Lo stabilimento di Dergano era sorto nel 1892 ed era già il quarto, dopo il primigenio laboratorio fondato dal giovane erborista di Vigevano in via dei Fiori Chiari, quello un po’ meno artigianale di via Marsala e la fabbrica costruita a Baranzate negli anni Ottanta del Novecento. Via Imbonati era campagna, Carlo Erba già morto da quattro anni e il fratello Luigi portava avanti quell’azienda di famiglia già diventata colosso della farmacia e della chimica, destinata a diventare ancora più grande con l’imparentamento con i conti Visconti di Modrone. Nasce moderna, nasce cittadella industriale e non capannone e si sviluppa per blocchi indipendenti. «Né più né meno di un paese» è il giornalista Giorgio Paoli a descriverla così nel 1929 «con le sue strade, i piazzale, i fabbricati; col centro e la periferia, con le zone signorili e le zone rustiche; un paese intersecato da rotaie, percorso da veicoli e da pedoni, affancendato in un lavoro vario e strano». I primi spogliatoi separati per uomini e donne, i primi buoni pasto, il primo circolo ricreativo col cinema, il primo asilo nido aziendale con le balie asciutte a sorvegliare i pupi delle mamme operaie e impiegate. E poi a loro il sior padrone forniva per un anno i prodotti della casa (Montefiore, in questo caso), dal latte in polvere ai biscotti. Dalla culla alla pensione, coi fondi previdenza e le borse di studio per i figli dei dipendenti e la società di mutuo soccorso.La Carlo Erba pensava a tutto, ti trovava casa, ti proteggeva col suo modello un po’ filantropico e un po’ paternalista, certamente pratico e avanzato per i tempi, inossidabile dalle tragiche temperie di metà Novecento. Sono gli anarchici della “MalatestaBruzzi” a liberarla e a mettere fine al Ventennio e all’occupazione, il 25 aprile 1945. E sono gli scioperi dell’autunno caldo 1969 per il rinnovo dei contratti dei chimici e metalmeccanici ad annunciare l’inizio della fine: due anni dopo i Visconti di Modrone cederanno il gioiello di famiglia alla Montedison, legandolo all’ascesa e caduta del gruppo Ferruzzi. Quando nel 1993 arriveranno gli svedesi di Pharmacia la fine del colosso è già scritta, e non ci saranno nemmeno le Vincenzine ai cancelli della fabbrica quando chiuderà nel 1998.L’ex fabbrica, risalente alla fine dell’ottocento, era una cittadella industriale che dava lavoro a 1400 operai su una superficie di 45.000 mq.

▶ [Voci fornite]:
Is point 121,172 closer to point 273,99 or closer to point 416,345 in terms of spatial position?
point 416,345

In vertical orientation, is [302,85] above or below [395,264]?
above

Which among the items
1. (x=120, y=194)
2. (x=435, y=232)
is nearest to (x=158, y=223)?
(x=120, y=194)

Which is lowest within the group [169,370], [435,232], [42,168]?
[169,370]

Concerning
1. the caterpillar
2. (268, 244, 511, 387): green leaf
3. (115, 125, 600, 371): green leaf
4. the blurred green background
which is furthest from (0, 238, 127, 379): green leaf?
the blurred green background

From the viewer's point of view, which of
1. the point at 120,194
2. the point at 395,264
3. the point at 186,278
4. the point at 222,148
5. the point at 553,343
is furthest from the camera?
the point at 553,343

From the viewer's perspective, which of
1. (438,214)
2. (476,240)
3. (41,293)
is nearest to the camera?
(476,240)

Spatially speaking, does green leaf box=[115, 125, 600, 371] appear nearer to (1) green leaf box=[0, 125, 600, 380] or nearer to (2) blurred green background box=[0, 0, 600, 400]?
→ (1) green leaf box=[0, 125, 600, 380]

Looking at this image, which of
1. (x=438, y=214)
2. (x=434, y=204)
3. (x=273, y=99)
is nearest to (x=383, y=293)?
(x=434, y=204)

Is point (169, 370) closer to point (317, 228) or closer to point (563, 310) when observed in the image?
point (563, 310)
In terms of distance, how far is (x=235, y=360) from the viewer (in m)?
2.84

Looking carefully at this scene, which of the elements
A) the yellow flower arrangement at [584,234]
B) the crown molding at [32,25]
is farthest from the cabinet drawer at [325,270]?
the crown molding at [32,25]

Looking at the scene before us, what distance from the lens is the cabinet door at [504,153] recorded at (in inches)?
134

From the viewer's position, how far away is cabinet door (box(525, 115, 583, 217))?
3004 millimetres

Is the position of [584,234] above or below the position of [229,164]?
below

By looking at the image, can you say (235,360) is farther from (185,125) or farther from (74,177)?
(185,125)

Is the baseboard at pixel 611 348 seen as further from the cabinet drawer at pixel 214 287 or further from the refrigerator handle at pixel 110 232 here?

▶ [Usando le informazioni]:
1 > Riassumi in due frasi il brano sullo stabilimento di Dergano.
2 > Elenca tutte le strutture e le iniziative per i dipendenti che il brano sullo stabilimento di Dergano presenta come "i primi" o "il primo".
3 > Procedi con il brano sullo stabilimento di Dergano, riprendendo subito dopo la sua ultima frase.

▶ [Risposte agli esercizi]:
1 > Lo stabilimento della Carlo Erba a Dergano, sorto nel 1892, nacque come una moderna cittadella industriale e offriva ai dipendenti servizi avanzati per i tempi: spogliatoi separati, buoni pasto, un circolo ricreativo, un asilo nido aziendale e fondi previdenza. Dopo gli scioperi del 1969 l'azienda fu ceduta alla Montedison, nel 1993 arrivò Pharmacia e la fabbrica chiuse nel 1998.

2 >
- Gli spogliatoi separati per uomini e donne
- I buoni pasto
- Il circolo ricreativo col cinema
- L'asilo nido aziendale con le balie asciutte

3 >
In seguito ad alcuni cambiamenti societari dell’impresa, a partire dagli Ottanta lo stabilimento subì una progressiva dismissione fino alla sua chiusura definitiva nel 1998.
Dell’antico stabilimento Carlo Erba invece è rimasto ben poco: a due passi dal nuovo centro fitness di via Imbonati progettato da Italo Rota, è stata conservata una delle storiche ciminiere.